Studio album by Era
- Released: 26 February 2003
- Recorded: 2002
- Genre: New-age
- Label: Mercury Records Universal Music

Era chronology
| Era 2 (2000) | The Mass (2003) | The Very Best of Era (2004) |

= The Mass (album) =

The Mass is the third studio album by Eric Lévi's musical project Era. Released on February 26, 2003. It achieved success in several European countries. The title track, "The Mass", is an adaptation of O Fortuna, a classical piece by Carl Orff.
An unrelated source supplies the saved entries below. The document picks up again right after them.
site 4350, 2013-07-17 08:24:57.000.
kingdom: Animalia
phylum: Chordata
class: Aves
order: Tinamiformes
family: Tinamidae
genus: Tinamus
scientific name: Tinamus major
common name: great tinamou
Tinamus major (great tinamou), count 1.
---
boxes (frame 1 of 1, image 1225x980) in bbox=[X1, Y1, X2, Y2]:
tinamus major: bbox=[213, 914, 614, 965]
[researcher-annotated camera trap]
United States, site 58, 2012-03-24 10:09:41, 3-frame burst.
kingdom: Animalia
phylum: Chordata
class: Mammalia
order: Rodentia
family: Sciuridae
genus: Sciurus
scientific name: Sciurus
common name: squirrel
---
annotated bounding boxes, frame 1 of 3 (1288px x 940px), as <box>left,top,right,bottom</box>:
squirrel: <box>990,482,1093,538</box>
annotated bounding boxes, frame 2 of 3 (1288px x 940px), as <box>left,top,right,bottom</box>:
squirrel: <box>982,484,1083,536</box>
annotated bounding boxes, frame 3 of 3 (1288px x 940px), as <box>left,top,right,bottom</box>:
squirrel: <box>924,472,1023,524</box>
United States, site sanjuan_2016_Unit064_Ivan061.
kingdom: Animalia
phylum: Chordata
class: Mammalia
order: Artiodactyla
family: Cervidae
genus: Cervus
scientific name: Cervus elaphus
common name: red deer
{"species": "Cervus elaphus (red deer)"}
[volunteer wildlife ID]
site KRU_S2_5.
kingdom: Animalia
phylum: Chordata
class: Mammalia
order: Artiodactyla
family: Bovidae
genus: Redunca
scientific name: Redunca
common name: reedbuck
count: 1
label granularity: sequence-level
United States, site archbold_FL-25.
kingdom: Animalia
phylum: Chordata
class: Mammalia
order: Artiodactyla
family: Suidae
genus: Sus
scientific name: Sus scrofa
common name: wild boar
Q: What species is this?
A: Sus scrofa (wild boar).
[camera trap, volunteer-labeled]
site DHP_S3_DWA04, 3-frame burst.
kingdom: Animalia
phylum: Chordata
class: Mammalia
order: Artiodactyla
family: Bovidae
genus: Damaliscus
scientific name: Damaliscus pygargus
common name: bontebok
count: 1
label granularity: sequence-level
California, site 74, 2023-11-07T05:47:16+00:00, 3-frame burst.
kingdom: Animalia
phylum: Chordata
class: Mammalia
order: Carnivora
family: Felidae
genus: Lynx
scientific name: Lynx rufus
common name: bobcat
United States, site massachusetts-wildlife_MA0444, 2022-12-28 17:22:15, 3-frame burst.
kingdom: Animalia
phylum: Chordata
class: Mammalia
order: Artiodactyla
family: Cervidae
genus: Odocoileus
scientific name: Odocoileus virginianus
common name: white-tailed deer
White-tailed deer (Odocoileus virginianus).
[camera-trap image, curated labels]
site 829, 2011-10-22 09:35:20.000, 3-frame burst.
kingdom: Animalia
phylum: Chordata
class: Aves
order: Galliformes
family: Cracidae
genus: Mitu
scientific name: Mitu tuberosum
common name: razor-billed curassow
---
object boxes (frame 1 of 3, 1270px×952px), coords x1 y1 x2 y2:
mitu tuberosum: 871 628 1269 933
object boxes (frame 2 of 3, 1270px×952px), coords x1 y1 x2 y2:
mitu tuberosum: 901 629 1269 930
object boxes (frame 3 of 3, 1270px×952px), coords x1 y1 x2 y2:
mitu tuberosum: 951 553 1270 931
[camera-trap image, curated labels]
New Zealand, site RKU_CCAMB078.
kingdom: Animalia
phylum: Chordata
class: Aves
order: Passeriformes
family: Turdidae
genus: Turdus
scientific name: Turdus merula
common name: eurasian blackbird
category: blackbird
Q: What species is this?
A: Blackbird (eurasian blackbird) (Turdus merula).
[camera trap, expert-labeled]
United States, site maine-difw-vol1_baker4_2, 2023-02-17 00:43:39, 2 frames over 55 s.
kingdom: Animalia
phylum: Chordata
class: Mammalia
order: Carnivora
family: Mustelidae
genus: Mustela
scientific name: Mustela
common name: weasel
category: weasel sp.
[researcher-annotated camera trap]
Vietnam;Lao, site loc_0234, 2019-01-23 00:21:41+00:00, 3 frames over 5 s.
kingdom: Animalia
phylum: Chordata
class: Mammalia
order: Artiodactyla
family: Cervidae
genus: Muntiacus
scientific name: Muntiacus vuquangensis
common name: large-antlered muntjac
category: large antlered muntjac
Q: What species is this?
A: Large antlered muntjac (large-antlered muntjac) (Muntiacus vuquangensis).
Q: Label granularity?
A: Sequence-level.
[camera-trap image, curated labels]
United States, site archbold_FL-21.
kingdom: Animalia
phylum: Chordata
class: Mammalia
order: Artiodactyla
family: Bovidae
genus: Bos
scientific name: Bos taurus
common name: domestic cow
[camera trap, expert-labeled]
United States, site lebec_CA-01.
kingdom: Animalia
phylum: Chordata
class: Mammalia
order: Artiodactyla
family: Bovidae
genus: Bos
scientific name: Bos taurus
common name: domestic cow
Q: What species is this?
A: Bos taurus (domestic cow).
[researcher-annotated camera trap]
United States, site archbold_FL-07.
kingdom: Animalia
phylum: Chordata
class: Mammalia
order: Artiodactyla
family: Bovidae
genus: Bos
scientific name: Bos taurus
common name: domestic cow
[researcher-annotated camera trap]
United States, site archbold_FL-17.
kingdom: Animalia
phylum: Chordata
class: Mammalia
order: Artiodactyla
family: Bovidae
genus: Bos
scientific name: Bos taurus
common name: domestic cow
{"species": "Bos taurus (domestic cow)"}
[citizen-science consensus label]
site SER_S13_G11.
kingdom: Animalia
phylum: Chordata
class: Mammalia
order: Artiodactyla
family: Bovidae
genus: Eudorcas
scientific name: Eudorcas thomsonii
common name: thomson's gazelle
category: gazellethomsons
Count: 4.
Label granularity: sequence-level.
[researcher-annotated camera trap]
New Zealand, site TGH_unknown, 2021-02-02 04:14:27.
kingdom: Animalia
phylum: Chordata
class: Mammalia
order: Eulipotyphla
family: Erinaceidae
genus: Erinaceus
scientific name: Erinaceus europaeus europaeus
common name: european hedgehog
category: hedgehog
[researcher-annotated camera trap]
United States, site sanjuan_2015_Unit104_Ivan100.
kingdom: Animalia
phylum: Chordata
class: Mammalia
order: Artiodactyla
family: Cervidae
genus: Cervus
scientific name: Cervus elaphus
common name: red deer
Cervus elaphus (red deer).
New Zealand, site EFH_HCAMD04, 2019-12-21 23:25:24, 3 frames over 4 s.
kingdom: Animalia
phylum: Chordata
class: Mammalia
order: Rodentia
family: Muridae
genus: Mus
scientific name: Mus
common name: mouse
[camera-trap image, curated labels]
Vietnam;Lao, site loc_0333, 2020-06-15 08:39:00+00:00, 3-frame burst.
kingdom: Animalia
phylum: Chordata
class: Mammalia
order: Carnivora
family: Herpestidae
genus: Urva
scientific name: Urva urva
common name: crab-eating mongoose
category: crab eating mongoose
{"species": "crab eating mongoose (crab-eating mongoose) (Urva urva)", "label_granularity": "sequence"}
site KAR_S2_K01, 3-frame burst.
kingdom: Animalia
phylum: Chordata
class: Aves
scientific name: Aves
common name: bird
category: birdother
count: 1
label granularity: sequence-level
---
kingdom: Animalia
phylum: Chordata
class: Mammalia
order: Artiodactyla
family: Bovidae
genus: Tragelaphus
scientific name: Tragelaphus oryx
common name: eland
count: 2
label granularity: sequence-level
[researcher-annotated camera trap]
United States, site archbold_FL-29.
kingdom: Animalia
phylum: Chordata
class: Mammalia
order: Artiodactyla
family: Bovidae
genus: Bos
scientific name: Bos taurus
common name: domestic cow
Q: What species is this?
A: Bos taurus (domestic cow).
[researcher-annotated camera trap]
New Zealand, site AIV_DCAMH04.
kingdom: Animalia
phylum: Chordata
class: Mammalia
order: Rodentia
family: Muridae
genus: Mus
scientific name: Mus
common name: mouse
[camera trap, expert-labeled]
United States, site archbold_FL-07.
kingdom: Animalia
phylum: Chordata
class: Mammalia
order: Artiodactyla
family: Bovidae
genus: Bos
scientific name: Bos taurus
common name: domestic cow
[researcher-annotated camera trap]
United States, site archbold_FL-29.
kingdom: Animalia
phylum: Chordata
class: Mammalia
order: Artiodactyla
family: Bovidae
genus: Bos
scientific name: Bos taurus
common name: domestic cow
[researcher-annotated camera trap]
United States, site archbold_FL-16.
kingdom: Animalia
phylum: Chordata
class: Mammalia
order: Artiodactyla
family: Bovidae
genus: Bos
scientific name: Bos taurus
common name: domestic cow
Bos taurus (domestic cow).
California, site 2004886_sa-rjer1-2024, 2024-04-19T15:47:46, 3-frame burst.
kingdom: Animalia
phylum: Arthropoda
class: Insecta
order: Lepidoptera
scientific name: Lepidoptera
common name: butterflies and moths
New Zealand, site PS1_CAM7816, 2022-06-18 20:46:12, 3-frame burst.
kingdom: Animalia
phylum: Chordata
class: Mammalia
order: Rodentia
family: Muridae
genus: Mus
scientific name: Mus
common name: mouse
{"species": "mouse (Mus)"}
Videos were shot for "The Mass" and "Looking for Something" on location at Chateau de Commarque, France; featuring actors Pierre Boisserie and Irene Bustamante.

== Track listings ==

| No. | Title | Length |
|---|---|---|
| 1. | "The Mass" (Guy Protheroe, vocals) | 3:39 |
| 2. | "Looking for Something" (Lena Jinnegren, vocals) | 4:09 |
| 3. | "Don't Go Away" (Lena Jinnegren, vocals) | 4:23 |
| 4. | "Don't You Forget" (Lena Jinnegren, vocals) | 3:40 |
| 5. | "If You Shout" (Lena Jinnegren, vocals) | 3:49 |
| 6. | "Avemano Orchestral" (Harriet Jay, vocals) | 4:20 |
| 7. | "Enae Volare" (Guy Protheroe, vocals) | 3:34 |
| 8. | "Sombre Day" | 3:42 |
| 9. | "Voxifera" | 4:20 |
| 10. | "The Champions" | 3:28 |

== Charts ==

===Weekly charts===

| Chart (2003–2005) | Peak position |
|---|---|
| Austrian Albums (Ö3 Austria) | 17 |
| Belgian Albums (Ultratop Flanders) | 43 |
| Belgian Albums (Ultratop Wallonia) | 5 |
| Dutch Albums (Album Top 100) | 10 |
| French Albums (SNEP) | 4 |
| German Albums (Offizielle Top 100) | 53 |
| Hungarian Albums (MAHASZ) | 13 |
| Italian Albums (FIMI) | 1 |
| Portuguese Albums (AFP) | 9 |
| Swedish Albums (Sverigetopplistan) | 10 |
| Swiss Albums (Schweizer Hitparade) | 2 |

===Year-end charts===

| Chart (2003) | Position |
|---|---|
| Belgian Albums (Ultratop Wallonia) | 19 |
| Dutch Albums (Album Top 100) | 100 |
| French Albums (SNEP) | 17 |
| Swiss Albums (Schweizer Hitparade) | 39 |

| Chart (2004) | Position |
|---|---|
| French Albums (SNEP) | 197 |

==Certifications==

| Region | Certification | Certified units/sales |
| France (SNEP) | Platinum | 300,000^{*} |
| Switzerland (IFPI Switzerland) | Platinum | 40,000^{^} |
^{*} Sales figures based on certification alone. ^{^} Shipments figures based on certification alone.